How can the extent of global light pollution be measured?

Using satellite images. They give a good overview of the total amount of radiation being emitted towards the sky. What the satellite images don't show you, however, are the solutions. For example, you might question why one street is so much brighter than another.

For your study on light pollution in metropolises, you therefore also travelled directly to cities such as New York, Toronto and Warsaw. What causes of light pollution were you able to identify?

The causes are very location-specific, and each city has its own problems. It is often not possible to identify them with the naked eye. Quite often, certain streets look relatively dark. But if you then look at the luminance image and relate it to the street cross-section, you suddenly notice that Boston, for example, has more light emissions than New York.

New York is full of skyscrapers: These are all office buildings and some of them have people working late into the night. After all, it is "the city that never sleeps". These tall buildings with backlit windows in New York cause a lot of the total light to be directed towards the atmosphere. In Boston, on the other hand, the buildings are lower and the building density is not as high. Boston therefore has a lot of shop windows, entrances and, in the side streets, cluttering effects.

Backlit window facades, company logos and bright shop windows: A luminance image in New York's Midtown reveals different aspects of light pollution in detail.

So the bright shop windows in New York are not so bad because of the high buildings and the many absorbing surfaces?

If we are only talking about the urban sky glow – the light that goes into the atmosphere – then yes. The light from the shop windows in New York is carried into the urban space and then you have quite a lot of surfaces that have the potential to absorb the light. However, the light that is generated down there also attracts insects, so it still remains a problem area.

▶ **STORED ROWS**:
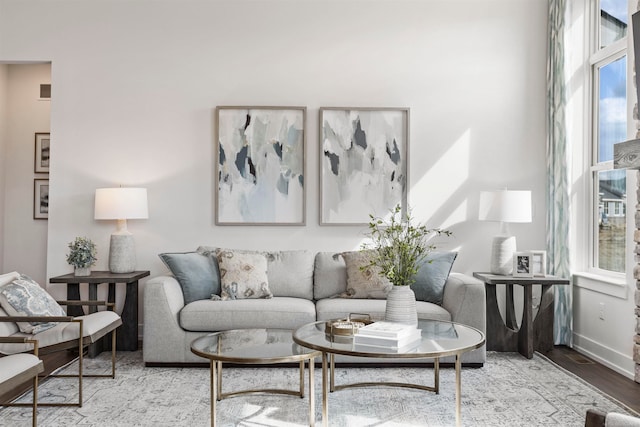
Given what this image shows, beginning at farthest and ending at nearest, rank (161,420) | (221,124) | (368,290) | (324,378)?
(221,124)
(368,290)
(161,420)
(324,378)

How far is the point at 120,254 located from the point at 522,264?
325cm

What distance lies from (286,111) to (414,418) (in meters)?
2.93

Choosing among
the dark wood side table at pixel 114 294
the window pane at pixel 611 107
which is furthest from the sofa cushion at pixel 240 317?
the window pane at pixel 611 107

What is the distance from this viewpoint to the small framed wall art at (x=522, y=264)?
474cm

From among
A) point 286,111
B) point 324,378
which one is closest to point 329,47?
point 286,111

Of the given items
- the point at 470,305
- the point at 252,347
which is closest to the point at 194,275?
the point at 252,347

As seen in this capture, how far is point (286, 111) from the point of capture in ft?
17.0

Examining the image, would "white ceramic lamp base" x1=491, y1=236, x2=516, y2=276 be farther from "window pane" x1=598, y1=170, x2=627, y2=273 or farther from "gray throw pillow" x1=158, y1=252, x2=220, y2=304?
"gray throw pillow" x1=158, y1=252, x2=220, y2=304

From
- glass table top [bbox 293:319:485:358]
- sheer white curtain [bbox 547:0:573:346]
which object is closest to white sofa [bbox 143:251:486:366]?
glass table top [bbox 293:319:485:358]

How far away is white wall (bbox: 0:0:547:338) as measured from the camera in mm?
5180

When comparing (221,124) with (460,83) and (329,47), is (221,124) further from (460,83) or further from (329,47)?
(460,83)

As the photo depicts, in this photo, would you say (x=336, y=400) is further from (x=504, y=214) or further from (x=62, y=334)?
(x=504, y=214)

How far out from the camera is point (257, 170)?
5.18 meters

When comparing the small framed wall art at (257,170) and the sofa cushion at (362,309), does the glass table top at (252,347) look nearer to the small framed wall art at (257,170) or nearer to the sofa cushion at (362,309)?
the sofa cushion at (362,309)
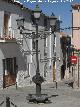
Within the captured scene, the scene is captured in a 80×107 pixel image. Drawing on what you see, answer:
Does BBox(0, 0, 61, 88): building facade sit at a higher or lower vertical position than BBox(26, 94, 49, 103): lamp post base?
higher

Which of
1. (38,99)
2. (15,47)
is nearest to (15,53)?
(15,47)

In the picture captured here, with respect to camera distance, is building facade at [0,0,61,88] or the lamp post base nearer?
the lamp post base

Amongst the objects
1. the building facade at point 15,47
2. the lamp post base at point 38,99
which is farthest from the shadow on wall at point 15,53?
the lamp post base at point 38,99

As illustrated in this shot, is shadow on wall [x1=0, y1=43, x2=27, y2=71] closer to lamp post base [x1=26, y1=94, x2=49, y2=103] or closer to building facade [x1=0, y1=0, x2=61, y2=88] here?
building facade [x1=0, y1=0, x2=61, y2=88]

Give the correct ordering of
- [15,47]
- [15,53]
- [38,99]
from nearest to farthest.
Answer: [38,99] → [15,47] → [15,53]

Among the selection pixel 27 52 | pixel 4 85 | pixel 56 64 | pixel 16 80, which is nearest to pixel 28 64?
pixel 27 52

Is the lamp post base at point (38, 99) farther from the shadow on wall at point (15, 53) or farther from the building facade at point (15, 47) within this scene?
the shadow on wall at point (15, 53)

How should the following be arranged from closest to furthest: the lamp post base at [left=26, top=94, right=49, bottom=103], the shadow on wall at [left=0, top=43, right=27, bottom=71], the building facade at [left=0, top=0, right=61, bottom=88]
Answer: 1. the lamp post base at [left=26, top=94, right=49, bottom=103]
2. the building facade at [left=0, top=0, right=61, bottom=88]
3. the shadow on wall at [left=0, top=43, right=27, bottom=71]

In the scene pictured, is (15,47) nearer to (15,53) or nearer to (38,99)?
(15,53)

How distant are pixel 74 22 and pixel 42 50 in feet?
19.2

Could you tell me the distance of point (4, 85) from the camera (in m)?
25.5

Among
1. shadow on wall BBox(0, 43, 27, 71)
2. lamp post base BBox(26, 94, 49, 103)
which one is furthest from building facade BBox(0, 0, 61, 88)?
lamp post base BBox(26, 94, 49, 103)

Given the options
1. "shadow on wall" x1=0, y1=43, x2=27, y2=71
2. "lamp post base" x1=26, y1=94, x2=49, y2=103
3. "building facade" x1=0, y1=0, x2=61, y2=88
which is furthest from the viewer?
"shadow on wall" x1=0, y1=43, x2=27, y2=71

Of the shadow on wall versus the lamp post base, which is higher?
the shadow on wall
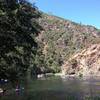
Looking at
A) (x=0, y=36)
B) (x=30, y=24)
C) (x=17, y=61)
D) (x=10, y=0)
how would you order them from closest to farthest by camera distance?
1. (x=0, y=36)
2. (x=10, y=0)
3. (x=30, y=24)
4. (x=17, y=61)

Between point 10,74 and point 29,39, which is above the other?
point 29,39

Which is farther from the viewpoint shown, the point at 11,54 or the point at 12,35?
the point at 11,54

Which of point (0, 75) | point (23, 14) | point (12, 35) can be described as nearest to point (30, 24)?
point (23, 14)

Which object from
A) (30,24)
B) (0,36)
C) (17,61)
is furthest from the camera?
(17,61)

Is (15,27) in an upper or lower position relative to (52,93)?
upper

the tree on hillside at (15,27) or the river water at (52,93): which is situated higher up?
the tree on hillside at (15,27)

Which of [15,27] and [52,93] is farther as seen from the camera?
[52,93]

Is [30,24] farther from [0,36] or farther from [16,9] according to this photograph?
[0,36]

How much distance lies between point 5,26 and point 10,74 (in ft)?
24.1

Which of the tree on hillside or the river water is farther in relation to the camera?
the river water

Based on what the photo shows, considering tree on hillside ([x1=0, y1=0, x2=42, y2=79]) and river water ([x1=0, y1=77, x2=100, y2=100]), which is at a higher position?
tree on hillside ([x1=0, y1=0, x2=42, y2=79])

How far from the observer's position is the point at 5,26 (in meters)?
28.4

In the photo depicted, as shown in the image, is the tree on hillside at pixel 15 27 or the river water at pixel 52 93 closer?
the tree on hillside at pixel 15 27

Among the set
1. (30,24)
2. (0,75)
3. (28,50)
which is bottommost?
(0,75)
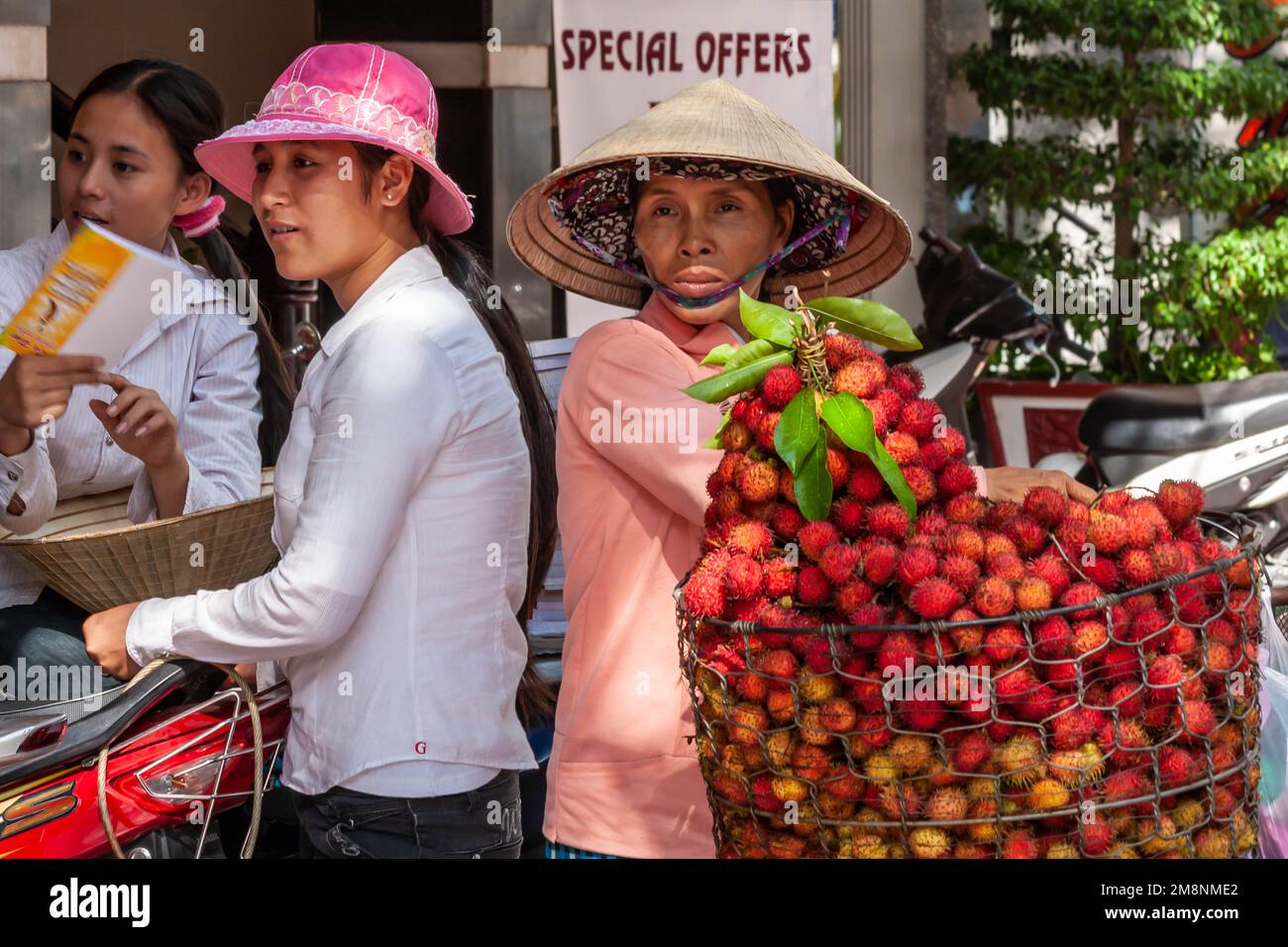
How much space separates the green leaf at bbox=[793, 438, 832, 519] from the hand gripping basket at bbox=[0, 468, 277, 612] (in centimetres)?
118

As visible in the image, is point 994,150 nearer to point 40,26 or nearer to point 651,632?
point 40,26

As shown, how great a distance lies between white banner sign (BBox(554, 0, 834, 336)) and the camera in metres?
3.92

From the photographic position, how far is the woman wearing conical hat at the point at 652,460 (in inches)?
74.1

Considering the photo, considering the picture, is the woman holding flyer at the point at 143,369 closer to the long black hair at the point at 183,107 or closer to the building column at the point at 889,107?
the long black hair at the point at 183,107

▶ **EXERCISE DIRECTIONS**:
Answer these about the light pollution excerpt above:
(a) According to the excerpt, what do satellite images not show?
(b) Which cities are named as ones visited directly for the study on light pollution in metropolises?
(c) Why does the light from New York's shop windows still remain a problem area?

▶ **TASK RESULT**:
(a) The solutions.
(b) New York, Toronto and Warsaw.
(c) The light generated down there also attracts insects.